Eine Dreiecksgeschichte - Theater in München: La Bayadère bis zum 30.06.2013

© Wilfried Hösl

Von: GFDK-Bayerische Staatsoper

La Bayadère war das erste Werk in einer überaus erfolgreichen Reihe von Rekonstruktionen des Repertoires des 19. Jahrhunderts, das München inzwischen – fast – vervollständigen konnte. Die Liebesgeschichte von Nikija und Solor, die Verstrickungen einer Dreiecksgeschichte, bildet die Grundlage für das vielleicht glanzvollste und aufwändigste der abendfüllenden Ballette aus der Hoch-Zeit der russischen Klassik, die verbunden ist mit dem Namen ihres großen Choreographen Marius Petipa.

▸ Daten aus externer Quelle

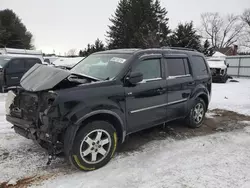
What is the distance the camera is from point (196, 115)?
18.7 feet

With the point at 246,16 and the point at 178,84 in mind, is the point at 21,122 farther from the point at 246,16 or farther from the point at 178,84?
the point at 246,16

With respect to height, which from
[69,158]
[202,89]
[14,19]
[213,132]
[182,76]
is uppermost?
[14,19]

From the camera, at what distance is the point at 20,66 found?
36.0 ft

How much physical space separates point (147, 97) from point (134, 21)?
34.0 meters

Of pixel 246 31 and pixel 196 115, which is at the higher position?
pixel 246 31

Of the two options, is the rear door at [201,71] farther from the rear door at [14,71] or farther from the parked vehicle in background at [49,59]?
the parked vehicle in background at [49,59]

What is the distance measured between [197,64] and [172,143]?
86.3 inches

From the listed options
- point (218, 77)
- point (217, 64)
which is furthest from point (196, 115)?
point (217, 64)

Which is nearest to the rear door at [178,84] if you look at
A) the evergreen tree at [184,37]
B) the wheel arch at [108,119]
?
the wheel arch at [108,119]

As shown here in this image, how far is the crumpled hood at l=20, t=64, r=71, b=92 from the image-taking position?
3.28 metres

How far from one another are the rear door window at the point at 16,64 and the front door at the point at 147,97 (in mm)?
8565

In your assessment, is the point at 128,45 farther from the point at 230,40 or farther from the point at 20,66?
the point at 230,40

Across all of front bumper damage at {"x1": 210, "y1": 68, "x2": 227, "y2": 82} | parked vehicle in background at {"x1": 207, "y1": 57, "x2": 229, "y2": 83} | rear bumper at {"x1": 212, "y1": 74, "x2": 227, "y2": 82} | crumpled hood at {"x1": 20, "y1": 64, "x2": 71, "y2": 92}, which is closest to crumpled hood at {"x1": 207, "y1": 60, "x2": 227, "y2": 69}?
parked vehicle in background at {"x1": 207, "y1": 57, "x2": 229, "y2": 83}

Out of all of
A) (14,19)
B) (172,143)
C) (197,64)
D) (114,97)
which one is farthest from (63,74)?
(14,19)
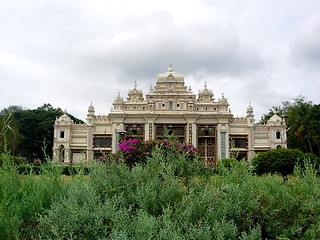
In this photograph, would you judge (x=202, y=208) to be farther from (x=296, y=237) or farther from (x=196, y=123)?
(x=196, y=123)

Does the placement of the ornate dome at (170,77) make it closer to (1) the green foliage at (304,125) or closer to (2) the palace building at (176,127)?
(2) the palace building at (176,127)

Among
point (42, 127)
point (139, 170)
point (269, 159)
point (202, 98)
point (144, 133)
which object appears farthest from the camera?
point (42, 127)

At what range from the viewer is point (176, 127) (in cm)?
3384

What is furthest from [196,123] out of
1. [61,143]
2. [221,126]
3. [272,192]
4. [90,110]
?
[272,192]

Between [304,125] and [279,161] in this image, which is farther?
[304,125]

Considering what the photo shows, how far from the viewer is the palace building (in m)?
33.1

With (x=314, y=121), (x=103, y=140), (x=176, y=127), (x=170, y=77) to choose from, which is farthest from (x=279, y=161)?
(x=103, y=140)

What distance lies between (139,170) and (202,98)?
105ft

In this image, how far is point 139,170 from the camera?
3.96m

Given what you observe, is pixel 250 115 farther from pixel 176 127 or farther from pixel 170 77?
pixel 170 77

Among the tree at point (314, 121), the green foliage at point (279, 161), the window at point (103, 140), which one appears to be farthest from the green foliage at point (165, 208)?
the tree at point (314, 121)

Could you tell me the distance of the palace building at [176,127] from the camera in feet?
108

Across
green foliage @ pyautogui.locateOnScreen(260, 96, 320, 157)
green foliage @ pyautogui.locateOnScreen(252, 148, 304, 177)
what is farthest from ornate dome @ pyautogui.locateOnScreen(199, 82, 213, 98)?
green foliage @ pyautogui.locateOnScreen(252, 148, 304, 177)

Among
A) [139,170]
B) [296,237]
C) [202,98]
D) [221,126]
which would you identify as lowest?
[296,237]
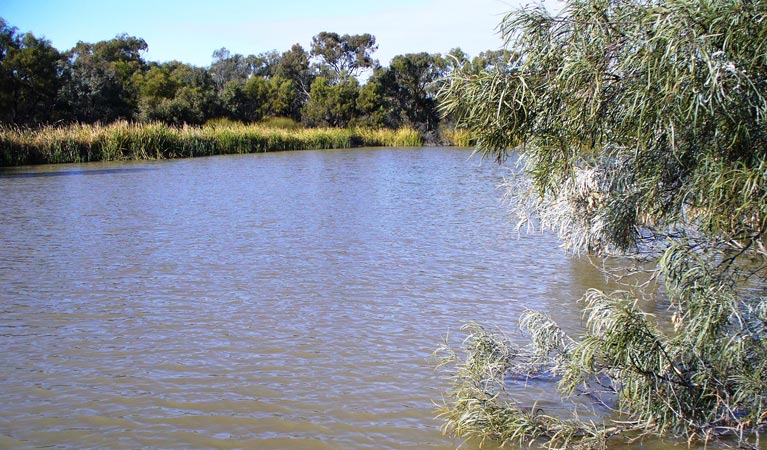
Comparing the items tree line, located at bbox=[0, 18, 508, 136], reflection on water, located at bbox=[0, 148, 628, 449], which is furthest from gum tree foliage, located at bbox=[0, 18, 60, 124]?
reflection on water, located at bbox=[0, 148, 628, 449]

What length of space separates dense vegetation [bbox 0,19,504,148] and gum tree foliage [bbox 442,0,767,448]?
1305 inches

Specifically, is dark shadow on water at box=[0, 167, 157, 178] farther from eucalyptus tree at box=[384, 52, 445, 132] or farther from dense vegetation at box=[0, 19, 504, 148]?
eucalyptus tree at box=[384, 52, 445, 132]

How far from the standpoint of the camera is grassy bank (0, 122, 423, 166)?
94.4ft

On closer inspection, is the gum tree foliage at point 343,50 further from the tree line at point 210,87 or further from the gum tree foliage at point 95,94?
the gum tree foliage at point 95,94

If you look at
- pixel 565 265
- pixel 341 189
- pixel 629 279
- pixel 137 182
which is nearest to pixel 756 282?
pixel 629 279

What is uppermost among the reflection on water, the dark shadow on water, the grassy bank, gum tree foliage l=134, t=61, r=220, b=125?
gum tree foliage l=134, t=61, r=220, b=125

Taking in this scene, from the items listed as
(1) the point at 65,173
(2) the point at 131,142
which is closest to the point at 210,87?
(2) the point at 131,142

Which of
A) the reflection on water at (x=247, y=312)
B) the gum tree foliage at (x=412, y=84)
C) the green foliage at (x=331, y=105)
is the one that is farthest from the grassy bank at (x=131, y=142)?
the gum tree foliage at (x=412, y=84)

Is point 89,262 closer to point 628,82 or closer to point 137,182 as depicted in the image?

Sein Name steht für die große Ära des kaiserlich-russischen Balletts am Mariinsky-Theater in St. Petersburg und ist für ein heutiges Publikum doch verbunden mit den Tschaikowsky-Werken Dornröschen und Schwanensee oder Don Quixote zu Musik von Ludwig Minkus.

Kreiert 1877, ist La Bayadère exotisches Märchen, Psychodrama und Tanzfest in einem. Im Mittelpunkt stehen die Priesterin - die Bayadère - Nikija und der tapfere Krieger Solor. Ihrer Liebe steht der Heiratsanspruch entgegen, den Gamzatti, die Tochter des Radja, auf Solor erhebt. Auch der Große Brahmane ist seiner Oberpriesterin Nikija in Liebe verfallen. Sie aber erliegt dem Mordanschlag der Rivalin. Solor träumt sich ihr nach ins 'Königreich der Schatten', einem der spektakulärsten und schönsten weißen Akte der Ballettgeschichte.

Das Bayerische Staatsballett hat zusammen mit dem französischen Choreographen Patrice Bart und dem japanischen Bühnen- und Kostümbildner Tomio Mohri eine neue Fassung erarbeitet, in der das Herzstück des Balletts, eben der berühmte 'Schattenakt', auch das Verlobungsfest mit seinem atemberaubenden Defilé und einige der kostbarsten Pantomimenszenen in originaler Fassung zu sehen sind.
Der letzte Akt, in Russland Anfang des Jahrhunderts verlorengegangen, ist Neufassung und Rekonstruktion in einem.